Owing to its bracing climate, its abundant opportunities for recreations, and its accessibility, Ballarat as a city is an ideal place for educational purposed, and is yearly becoming more and more appreciated throughout the State. The chairman of one of Ballarat's biggests industries claims that the workman can do twice the day's work here that he can do in Melbourne. He was a little enthusiastic over it, perhaps, but it is a well-known fact that the healthy and invigorating Ballarat climate is conducive to both physical and mental activity, and the records of the School provide ample proof of it.


One of the most interesting and successful branches of the School of Mines and Industries - if the name be enlarged with the enlargement of its scope - is the Technical Art School. "The City of Statues" has from its earliest days been a stronghold of art. Art schools have flourished here, and in 1905 the Education Department came to the conclusion that the best thing to do with them was to place them under the management of the School of Mines Council. A magnificent new Technical Art School was built at a cost of some 12,000 pounds on the site of the old Supreme Court building, and was formally opened on the 23rd July, 1915. The results have not only been justified but surpassed all anticipations. The most comprehensive list of subjects is taught, and this list is constantly added to. Students have flocked to the art School, which may be said to occupy a unique position in Australia, and its record of success is really astonishing. Its students supply art teachers for the newer schools that are being built, and many occupy leading positions in important business houses. So well is its reputation known that orders are constantly being received, not only from Victoria, but from other States, for honor boards and challenge shields to be designed and made.

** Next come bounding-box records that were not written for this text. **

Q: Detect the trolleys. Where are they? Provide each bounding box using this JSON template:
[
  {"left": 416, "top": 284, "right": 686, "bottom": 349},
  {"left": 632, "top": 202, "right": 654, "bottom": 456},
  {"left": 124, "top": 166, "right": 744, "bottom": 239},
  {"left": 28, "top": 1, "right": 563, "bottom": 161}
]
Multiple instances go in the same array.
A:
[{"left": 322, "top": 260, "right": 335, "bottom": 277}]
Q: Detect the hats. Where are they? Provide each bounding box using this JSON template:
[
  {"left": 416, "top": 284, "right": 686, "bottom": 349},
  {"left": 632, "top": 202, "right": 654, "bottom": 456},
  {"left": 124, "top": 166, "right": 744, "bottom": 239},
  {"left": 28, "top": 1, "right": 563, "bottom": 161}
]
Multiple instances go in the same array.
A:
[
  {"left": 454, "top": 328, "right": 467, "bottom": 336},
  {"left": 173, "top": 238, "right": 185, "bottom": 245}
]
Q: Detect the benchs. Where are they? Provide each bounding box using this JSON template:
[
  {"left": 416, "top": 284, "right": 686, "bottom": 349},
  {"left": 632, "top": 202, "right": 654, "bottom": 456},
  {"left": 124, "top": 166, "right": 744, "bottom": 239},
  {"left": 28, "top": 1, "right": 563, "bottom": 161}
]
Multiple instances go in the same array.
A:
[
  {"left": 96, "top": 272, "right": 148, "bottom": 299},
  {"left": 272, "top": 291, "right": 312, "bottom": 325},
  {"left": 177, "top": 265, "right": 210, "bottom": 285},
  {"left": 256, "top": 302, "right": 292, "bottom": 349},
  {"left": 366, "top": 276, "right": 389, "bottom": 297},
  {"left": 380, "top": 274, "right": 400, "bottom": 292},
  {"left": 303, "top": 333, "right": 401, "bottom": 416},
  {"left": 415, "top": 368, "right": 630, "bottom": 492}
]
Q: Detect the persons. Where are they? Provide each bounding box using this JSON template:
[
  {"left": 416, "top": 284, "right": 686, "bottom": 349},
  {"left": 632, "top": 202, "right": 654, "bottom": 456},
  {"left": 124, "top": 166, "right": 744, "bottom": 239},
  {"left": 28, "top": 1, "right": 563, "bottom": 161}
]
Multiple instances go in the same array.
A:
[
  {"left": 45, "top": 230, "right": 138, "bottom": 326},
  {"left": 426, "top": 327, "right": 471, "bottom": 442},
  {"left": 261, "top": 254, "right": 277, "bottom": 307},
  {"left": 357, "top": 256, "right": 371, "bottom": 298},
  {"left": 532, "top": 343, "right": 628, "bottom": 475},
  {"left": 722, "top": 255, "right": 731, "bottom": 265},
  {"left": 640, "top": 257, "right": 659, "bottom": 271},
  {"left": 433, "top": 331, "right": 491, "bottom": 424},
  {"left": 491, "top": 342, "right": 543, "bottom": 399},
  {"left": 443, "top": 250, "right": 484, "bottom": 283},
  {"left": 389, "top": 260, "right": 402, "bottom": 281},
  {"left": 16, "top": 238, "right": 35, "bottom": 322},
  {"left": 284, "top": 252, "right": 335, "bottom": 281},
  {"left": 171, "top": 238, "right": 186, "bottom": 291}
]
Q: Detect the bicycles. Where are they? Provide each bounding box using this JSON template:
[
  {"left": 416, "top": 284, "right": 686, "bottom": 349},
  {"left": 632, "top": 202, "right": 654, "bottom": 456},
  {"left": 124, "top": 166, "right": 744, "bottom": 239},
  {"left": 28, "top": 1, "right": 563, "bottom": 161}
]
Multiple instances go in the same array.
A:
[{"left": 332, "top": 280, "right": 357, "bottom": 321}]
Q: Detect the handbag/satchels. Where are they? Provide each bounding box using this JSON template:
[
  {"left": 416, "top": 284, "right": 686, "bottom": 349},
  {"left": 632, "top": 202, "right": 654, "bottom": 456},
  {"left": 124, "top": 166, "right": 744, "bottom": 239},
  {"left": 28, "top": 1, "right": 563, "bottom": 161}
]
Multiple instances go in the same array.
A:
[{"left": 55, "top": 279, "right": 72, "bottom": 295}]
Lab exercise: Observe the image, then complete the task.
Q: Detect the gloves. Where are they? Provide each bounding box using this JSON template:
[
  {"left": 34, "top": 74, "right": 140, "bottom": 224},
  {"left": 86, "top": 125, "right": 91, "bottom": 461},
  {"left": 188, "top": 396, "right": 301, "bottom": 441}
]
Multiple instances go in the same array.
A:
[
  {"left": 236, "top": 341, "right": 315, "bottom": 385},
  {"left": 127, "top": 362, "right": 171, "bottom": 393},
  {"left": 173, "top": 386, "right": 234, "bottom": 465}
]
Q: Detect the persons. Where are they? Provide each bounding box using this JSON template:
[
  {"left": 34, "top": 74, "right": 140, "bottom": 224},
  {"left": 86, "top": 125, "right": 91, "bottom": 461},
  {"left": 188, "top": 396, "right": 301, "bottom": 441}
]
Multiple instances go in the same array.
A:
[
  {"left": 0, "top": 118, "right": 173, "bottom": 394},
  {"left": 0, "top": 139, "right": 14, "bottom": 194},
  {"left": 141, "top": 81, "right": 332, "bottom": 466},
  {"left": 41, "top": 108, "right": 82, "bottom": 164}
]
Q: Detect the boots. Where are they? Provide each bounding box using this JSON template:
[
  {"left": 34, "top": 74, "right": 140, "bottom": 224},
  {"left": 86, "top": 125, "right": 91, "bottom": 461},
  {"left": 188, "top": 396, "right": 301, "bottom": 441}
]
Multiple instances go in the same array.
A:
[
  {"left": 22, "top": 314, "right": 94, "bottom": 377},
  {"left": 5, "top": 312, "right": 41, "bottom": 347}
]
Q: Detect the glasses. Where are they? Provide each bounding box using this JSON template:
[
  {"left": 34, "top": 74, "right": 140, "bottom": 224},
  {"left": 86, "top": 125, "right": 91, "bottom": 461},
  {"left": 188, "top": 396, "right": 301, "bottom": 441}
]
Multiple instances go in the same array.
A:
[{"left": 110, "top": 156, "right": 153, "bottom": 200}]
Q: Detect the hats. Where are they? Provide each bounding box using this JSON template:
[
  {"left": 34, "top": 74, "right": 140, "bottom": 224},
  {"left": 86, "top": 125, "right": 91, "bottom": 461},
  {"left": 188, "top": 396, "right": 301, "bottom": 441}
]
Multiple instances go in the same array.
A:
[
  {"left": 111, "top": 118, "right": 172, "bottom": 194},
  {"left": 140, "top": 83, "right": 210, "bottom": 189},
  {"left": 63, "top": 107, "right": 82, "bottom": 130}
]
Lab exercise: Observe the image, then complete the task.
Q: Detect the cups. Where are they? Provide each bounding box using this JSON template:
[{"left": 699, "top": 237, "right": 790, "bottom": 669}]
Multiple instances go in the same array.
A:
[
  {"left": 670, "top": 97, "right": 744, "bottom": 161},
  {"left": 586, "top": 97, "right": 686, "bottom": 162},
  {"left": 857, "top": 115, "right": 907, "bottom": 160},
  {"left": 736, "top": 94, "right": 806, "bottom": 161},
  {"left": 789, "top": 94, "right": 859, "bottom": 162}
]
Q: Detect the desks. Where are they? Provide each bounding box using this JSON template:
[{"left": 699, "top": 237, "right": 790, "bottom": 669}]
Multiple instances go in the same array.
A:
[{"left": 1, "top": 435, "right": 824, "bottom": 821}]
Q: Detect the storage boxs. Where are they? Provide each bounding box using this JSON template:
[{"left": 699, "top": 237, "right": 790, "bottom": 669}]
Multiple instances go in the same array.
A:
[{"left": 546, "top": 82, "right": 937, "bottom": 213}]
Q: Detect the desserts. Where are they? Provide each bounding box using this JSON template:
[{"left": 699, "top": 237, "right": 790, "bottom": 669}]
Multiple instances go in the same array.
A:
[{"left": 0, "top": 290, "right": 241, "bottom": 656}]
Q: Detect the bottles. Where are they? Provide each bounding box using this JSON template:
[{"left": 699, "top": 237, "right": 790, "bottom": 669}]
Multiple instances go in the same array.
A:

The most recent addition to the School of Mines and Industries is the Junior Technical School, for which a new building is now being erected on a portion of the gaol site, transferred to the School of Mines Council by the Government. At the present moment temporary quarters are being occupied. Some students after passing through the Junior School go straight to employment, continuing perhaps to attend the evening trade classes, while others move on to the senior School.


In a review of the work of the School of Mines mention must be made of a series of industrial research carried out under supervision of the Principal. One in particular, regarding the suitability of the local ores for the manufacture of pigments attracted much attention, while the experimetns on the manufacture of white pottery from Victorian clays were considered of sufficient importance by the Federal Advisory Council of Science and Industry to warrant the appointment of a special investigator. The results of these have been most encouraging, and may have far-reaching consequences.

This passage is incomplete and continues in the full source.